● Work to be completed:
Reproduce each line of the listing verbatim, beginning with the one containing "Padharo Mhare Desh" and ending with the one containing "Contenitore per la". Include both of those lines.

● Supplied entries:

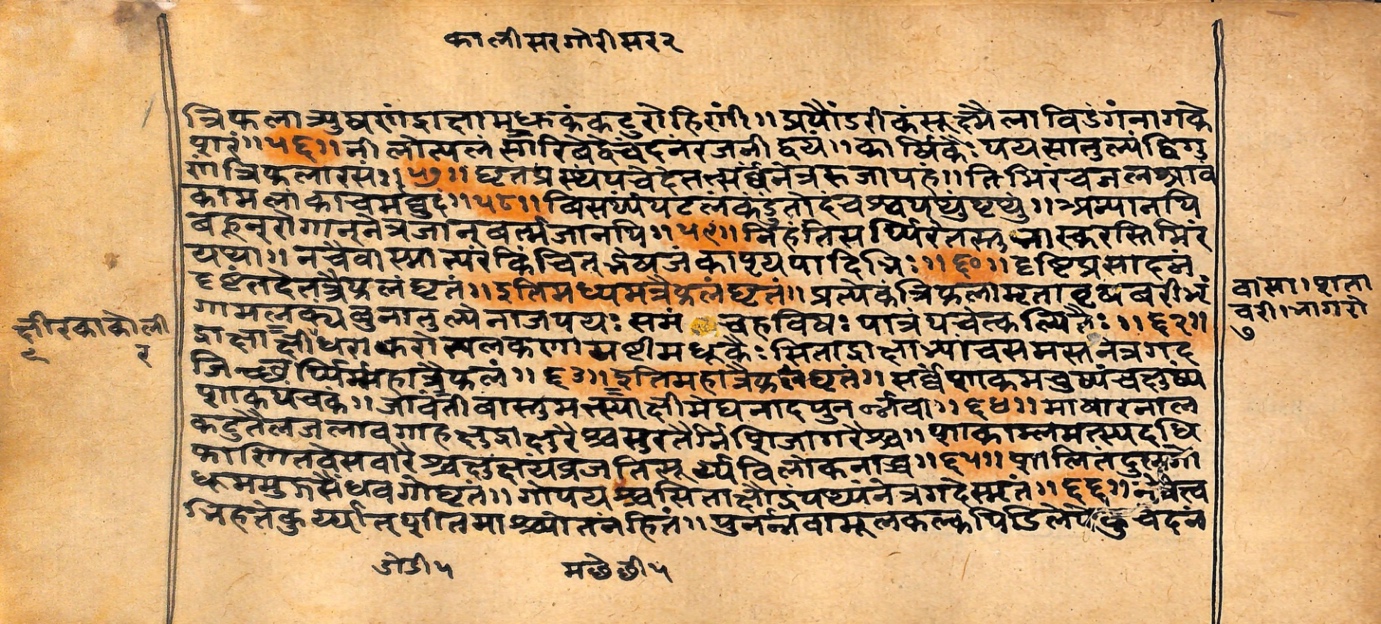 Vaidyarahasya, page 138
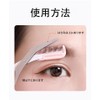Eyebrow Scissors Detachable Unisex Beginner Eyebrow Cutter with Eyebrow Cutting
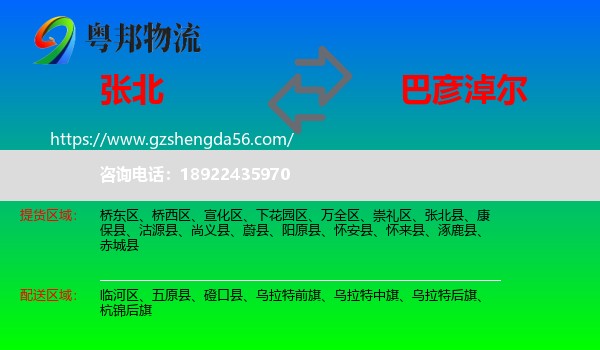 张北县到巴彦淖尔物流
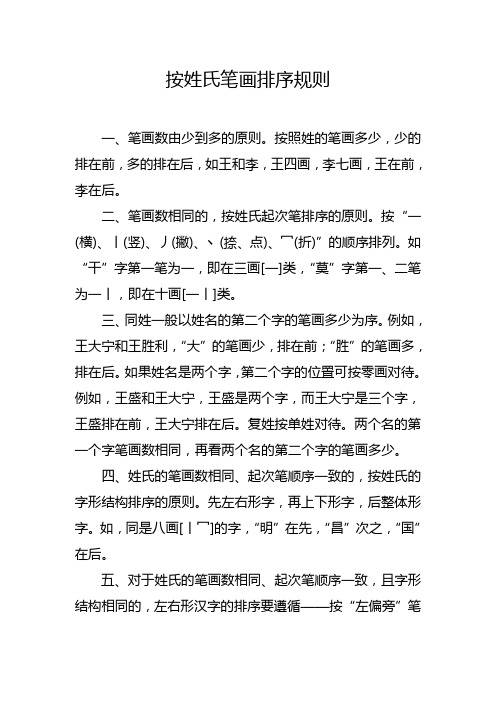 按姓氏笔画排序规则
...
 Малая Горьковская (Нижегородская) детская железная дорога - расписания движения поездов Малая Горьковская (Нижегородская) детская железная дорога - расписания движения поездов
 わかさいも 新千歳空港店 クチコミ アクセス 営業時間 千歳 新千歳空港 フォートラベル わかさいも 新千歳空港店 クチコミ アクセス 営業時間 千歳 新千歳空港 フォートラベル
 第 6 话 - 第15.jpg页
* * *
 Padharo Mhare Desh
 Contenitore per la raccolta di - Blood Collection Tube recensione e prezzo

● Answer to the problem:
 Padharo Mhare Desh
 Contenitore per la raccolta di - Blood Collection Tube recensione e prezzo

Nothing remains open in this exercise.